La durée des droits «voisins» sera t-elle étendue à 95 ans en Europe ? Le Parlement Européen doit bientôt se prononcer sur l'extension de 50 à 95 ans de ces droits qui concernent les artistes-interprètes (chanteurs et musiciens) et producteurs d'œuvre. Selon le libéral Charlie McCreevy, à l'initiative du texte, ce nouveau régime doit permettre de «garantir un revenu décent» aux «parents pauvres» de l'industrie musicale. Pourtant, différentes études ont montré que cela allait essentiellement bénéficier aux maisons de disque, et coûter plusieurs centaines de millions d'euros aux consommateurs. Le tout au détriment du domaine public.
«L'industrie musicale tout entière, ainsi que les auteurs individuels, les médiathèques, les universitaires, les entreprises et le public seront perdants» , estime l'EEF (Electronic Frontier Foundation), organisation internationale de défense des consommateurs et des libertés. Dès mars dernier, avec l'ORG (Open Rights Group), elle déplorait les conséquences d'une telle mesure pour la vitalité du domaine public, et lançait une pétition en ligne autour d'un mouvement intitulé SoundCopyright . Soutenu par trois organisations d'artistes-interprètes : l'AEPO-ARTIS, la Fédération internationale des acteurs et la Fédération internationale des musiciens, l'amendement était finalement voté le 16 juillet dernier par la Commission Européenne. Et c'est maintenant au tour du Parlement de se prononcer sur la directive «Propriété intellectuelle: durée de protection du droit d'auteur et des droits voisins» .
En vu de ce vote, l’Open Rights Group tiendra une conférence mardi prochain à Bruxelles, et a réalisé une vidéo d'information pour expliquer les effets de cet allongement. (voir ci-dessous)
How copyright term extension in Sound Recordings actually works (en anglais)
Le film (en anglais) reprend les principaux arguments des opposants à l'extension de la durée de ces droits voisins. Selon McCreevy, cet allongement devrait donc garantir un revenu, toute la vie durant, aux interprètes ayant débuté jeunes (Hallyday, par exemple en France).

** EXTRAIT DU CORPUS **
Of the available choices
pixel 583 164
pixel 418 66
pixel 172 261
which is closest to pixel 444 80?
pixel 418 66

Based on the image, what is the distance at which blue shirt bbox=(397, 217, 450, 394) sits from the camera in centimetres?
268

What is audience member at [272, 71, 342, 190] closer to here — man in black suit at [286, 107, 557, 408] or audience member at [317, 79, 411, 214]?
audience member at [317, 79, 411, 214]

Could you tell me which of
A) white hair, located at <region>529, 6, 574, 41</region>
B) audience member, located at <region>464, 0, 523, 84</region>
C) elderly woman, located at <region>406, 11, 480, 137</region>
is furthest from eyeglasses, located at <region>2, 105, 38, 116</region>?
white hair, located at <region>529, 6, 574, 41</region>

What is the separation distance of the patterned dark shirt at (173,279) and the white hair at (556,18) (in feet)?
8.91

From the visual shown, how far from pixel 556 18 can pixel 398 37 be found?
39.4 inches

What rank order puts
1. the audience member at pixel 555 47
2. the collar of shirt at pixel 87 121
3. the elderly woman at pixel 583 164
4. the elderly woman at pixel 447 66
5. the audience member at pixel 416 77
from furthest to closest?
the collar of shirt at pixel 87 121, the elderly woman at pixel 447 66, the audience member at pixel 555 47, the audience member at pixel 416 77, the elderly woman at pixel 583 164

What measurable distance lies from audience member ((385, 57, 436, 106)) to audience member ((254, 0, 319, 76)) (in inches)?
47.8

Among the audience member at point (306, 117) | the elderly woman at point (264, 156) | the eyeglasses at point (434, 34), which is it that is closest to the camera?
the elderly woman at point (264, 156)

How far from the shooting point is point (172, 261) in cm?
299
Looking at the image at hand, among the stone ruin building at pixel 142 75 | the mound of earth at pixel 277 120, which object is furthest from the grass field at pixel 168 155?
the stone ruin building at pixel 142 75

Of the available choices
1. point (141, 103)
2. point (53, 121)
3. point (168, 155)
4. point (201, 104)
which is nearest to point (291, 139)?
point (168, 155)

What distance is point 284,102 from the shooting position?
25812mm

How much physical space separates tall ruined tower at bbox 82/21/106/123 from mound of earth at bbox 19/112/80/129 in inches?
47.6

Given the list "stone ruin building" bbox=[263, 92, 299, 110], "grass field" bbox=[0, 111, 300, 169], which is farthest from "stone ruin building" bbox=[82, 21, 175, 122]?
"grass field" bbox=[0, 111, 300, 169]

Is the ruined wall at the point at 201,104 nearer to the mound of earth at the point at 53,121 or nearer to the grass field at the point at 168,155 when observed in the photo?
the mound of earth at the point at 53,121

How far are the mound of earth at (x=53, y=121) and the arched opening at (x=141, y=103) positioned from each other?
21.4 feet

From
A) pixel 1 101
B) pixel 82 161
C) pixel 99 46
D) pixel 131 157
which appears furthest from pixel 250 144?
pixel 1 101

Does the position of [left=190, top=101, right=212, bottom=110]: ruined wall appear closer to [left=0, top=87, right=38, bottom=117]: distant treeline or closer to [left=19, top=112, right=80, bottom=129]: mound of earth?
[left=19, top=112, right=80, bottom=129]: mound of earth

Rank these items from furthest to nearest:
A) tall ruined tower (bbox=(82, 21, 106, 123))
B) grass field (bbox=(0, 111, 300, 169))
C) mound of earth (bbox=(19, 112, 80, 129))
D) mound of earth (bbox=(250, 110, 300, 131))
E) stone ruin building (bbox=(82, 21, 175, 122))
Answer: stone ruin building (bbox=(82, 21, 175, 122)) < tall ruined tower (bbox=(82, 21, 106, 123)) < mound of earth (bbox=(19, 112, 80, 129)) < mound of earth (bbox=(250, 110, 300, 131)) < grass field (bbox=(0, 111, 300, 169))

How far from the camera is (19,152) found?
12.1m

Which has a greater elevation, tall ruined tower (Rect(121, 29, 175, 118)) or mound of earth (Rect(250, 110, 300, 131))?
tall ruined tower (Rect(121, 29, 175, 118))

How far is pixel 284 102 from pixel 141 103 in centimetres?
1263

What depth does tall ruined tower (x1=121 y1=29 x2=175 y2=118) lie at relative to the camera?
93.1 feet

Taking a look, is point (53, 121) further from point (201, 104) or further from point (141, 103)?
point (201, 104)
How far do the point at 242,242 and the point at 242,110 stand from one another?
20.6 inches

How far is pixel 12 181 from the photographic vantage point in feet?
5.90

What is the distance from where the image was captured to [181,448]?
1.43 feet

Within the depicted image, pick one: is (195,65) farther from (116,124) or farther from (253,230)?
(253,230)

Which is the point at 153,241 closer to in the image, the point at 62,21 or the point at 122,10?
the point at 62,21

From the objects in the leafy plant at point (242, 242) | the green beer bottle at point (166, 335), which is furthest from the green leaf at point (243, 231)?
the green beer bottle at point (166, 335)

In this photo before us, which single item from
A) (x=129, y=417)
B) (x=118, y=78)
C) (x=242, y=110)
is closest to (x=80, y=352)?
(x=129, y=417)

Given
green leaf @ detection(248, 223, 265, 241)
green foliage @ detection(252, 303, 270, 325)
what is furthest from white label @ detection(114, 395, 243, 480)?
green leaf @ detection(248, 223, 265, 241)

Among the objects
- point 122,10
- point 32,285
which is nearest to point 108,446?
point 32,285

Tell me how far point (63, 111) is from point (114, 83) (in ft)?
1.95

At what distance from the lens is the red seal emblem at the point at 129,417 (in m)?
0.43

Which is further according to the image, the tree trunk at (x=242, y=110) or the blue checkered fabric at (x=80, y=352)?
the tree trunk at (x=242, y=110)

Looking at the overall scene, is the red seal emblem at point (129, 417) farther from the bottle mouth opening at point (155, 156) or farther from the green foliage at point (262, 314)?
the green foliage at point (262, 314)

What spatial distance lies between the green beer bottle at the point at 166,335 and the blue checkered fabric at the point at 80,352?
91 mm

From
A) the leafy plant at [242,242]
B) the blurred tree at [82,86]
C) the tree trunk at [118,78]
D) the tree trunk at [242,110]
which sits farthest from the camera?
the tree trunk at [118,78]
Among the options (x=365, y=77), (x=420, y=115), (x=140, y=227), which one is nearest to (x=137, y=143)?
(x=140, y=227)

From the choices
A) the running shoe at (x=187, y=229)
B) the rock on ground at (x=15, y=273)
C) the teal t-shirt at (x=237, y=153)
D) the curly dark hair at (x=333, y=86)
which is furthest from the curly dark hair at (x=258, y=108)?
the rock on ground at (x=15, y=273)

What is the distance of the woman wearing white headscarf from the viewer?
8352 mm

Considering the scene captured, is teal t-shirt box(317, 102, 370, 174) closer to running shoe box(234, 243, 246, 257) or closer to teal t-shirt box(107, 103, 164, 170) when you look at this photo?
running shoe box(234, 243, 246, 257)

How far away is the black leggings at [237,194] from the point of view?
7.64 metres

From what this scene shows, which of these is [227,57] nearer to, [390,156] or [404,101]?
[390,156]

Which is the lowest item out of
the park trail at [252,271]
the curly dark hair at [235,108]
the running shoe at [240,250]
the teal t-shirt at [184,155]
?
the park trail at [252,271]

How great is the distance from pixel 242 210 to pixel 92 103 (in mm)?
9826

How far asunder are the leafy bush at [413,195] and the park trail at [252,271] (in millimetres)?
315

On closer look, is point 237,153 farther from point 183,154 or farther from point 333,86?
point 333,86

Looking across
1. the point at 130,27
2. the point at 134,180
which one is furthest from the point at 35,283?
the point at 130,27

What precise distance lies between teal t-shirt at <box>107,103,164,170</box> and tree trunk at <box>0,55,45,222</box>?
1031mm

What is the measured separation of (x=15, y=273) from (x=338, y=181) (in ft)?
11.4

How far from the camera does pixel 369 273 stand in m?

** CONSIGNES **
a. D'après le texte sur les droits voisins, pour quelle raison Charlie McCreevy soutient-il l'allongement de leur durée ? Répondez en une à trois phrases.
b. Prolongez le texte sur les droits voisins au-delà de sa dernière phrase.
Le matériel fourni n'est d'aucune utilité pour cet exercice.

** CORRIGÉ **
a. Charlie McCreevy estime que ce nouveau régime doit permettre de garantir un revenu décent aux « parents pauvres » de l'industrie musicale. Selon lui, l'allongement devrait assurer un revenu, toute leur vie durant, aux interprètes ayant débuté jeunes, comme Hallyday en France.

b.
Or, selon une étude menée par l'ORG pour le Bureau anglais de la Propriété Intellectuelle (UK-IPO) , les principaux bénéficiaires d'un tel régime seront les maisons de disque. Ces derniers récolteraient 89.5% de la part du gâteau. 9% iraient ensuite aux 20% d'artistes les plus populaires. Et donc 1,5% aux 80% restants. Ils aussi ont calculé qu'en moyenne, la plupart des interprètes toucheraient 26,79 euros par an. De plus, selon l'organisation, cela va avoir un coût qui sera essentiellement supporté par les consommateurs.
Alors que la Commission a estimé qu' «une expertise externe n'était pas nécessaire» , l'ORG rappelle l'existence de plusieurs rapports qui remettent en cause la mise en place d'un tel régime. Dont le rapport Gowers (PDF) (2006) selon lequel une telle extension serait néfaste pour les consommateurs et l'industrie.
Aussi, le 22 juillet dernier, plusieurs experts indépendants européens signaient une lettre ouverte dans laquelle ils dénonçaient la directive. Selon eux, «l'extension des droits voisins bénéficie surtout à ceux qui détiennent déjà les droits, aux détenteurs de grands catalogues, qu'il s'agisse des maisons de disque, des vieilles stars du rock ou, de plus en plus, à leur succession» .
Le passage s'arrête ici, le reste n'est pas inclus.